Année Bernstein ou pas, monter Trouble in Tahiti est toujours une excellente idée. Plus d’un demi-siècle après sa création, cette satire du morne conformisme banlieusard (ou l’on chante « Su-bur-bi-a » sur les mêmes accents claironnants que « New York, New York ! » dans On the Town) conserve toute son efficacité. Oui, mais l’œuvre est courte – une quarantaine de minutes – et suppose qu’on l’associe à un autre opéra en un acte. Diverses expériences ont été tentées (avec L’Enfant et les sortilèges à Caen en 2012, avec La SADMP de Louis Beydts à Tours en 2016, par exemple), mais la meilleure solution n’était-elle pas finalement de passer commande d’une œuvre sur mesure, reprenant la même distribution vocale et le même effectif instrumental ? Le compositeur français Pascal Zavaro propose donc, en première partie du spectacle, Manga-café, d’après le roman Densha otoko. Une banale histoire de rencontre entre un garçon et une fille, ici transposée dans un univers mi-français, mi-japonais, avec à la clef une interrogation sur le rapport entre fiction (les mangas) et réalité. La modernité vient de l’emballage-gadget (mangas, échange de textos) mais le sujet est intemporel ; la partition de Pascal Zavaro apparaît même comme un hommage à un siècle d’opéra français. Selon une tradition lyrique solidement établie, le héros est chanté par une mezzo en travesti ; le livret dû au compositeur se permet des citations bienvenues – « Ne me touchez pas, ne me touchez pas ! » proteste l’héroïne, nouvelle Mélisande, tandis que le héros déclare plus tard « Voilà ce que j’appelle une femme charmante », tel Ramiro de L’Heure espagnole. Les coloratures de Mikako évoquent le Feu de Ravel et Colette, une scène au téléphone renvoie discrètement à La Voix humaine, et le duo d’amour entre soprano et mezzo lorgne possiblement sur celui que Massenet confie à sa Cendrillon et au prince charmant, à moins que ce ne soit carrément sur Les Demoiselles de Rochefort. Rien de révolutionnaire dans l’orchestration, assurément, mais une œuvre plaisante, dont le texte français est constamment intelligible, et qui passe comme une lettre à la poste, sans un seul temps mort. Et quand vient l’heure de Bernstein, on retrouve un couple, mais dysfonctionnel, abruti par la routine. Dans les deux cas, un trio vocal offre à l’action principale un commentaire ou un contrepoint.

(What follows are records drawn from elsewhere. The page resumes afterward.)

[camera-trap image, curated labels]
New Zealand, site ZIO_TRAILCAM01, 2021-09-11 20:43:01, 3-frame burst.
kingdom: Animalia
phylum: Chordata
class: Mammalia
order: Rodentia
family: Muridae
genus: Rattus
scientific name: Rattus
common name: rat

M. Heyse, E. Pancrazi, L. Deleuil, A. Gass © DR
Pour donner à voir ces deux œuvres dont l’intrigue se déroule dans des lieux multiples, voire simultanés, Catherine Dune opte pour un décor composé d’éléments mobiles, le plus souvent déplacés par les chanteurs eux-mêmes. L’humour des deux actes est traduit à merveille par le jeu d’acteurs, surtout dans Trouble in Tahiti où les trois membres du « chœur » adoptent des allures d’automates et des sourires figés et niais furieusement Fifties. En fosse, Julien Masmondet dirige avec l’indispensable sens du rythme qui permet aux œuvres d’avancer (même quand Bernstein s’attarde un peu sur le thème larmoyant du beau jardin qui nous attend de l’autre côté de la barrière). La quinzaine d’instrumentistes que compte l’ensemble Les Apaches produit sans doute bien assez de son, mais les chanteurs, eux, sont visiblement sonorisés.
Triomphe incontesté pour Eléonore Pancrazi qui cumule les deux rôles les plus gratifiants de la soirée, et qui recueille une salve d’applaudissements pour son interprétation phénoménale de l’air où Dinah évoque le fameux film Trouble in Tahiti qu’elle est allée voir seule dans l’après-midi (et qu’elle reverra le soir même avec son mari). Laurent Deleuil reçoit une part méritée des acclamations, Bernstein ayant réservé à Sam un air où peut briller ce personnage qu’on nous montre ici comme tout droit issu de l’univers sexiste de Mad Men. Charmante découverte avec la soprano Morgane Heyse, exquise Mikako dans l’œuvre de Pascal Zavaro, et assez hilarante dans le Bernstein. Les deux autres chanteurs n’interviennent pratiquement que dans les ensembles, mais tiennent leur rôle avec une redoutable efficacité, qu’il s’agisse du ténor aigu André Gass ou du baryton Philippe Brocard. Ne manquez pas les prochaines représentations de ce très réjouissant spectacle (à l’Athénée jusqu’au 14 juin).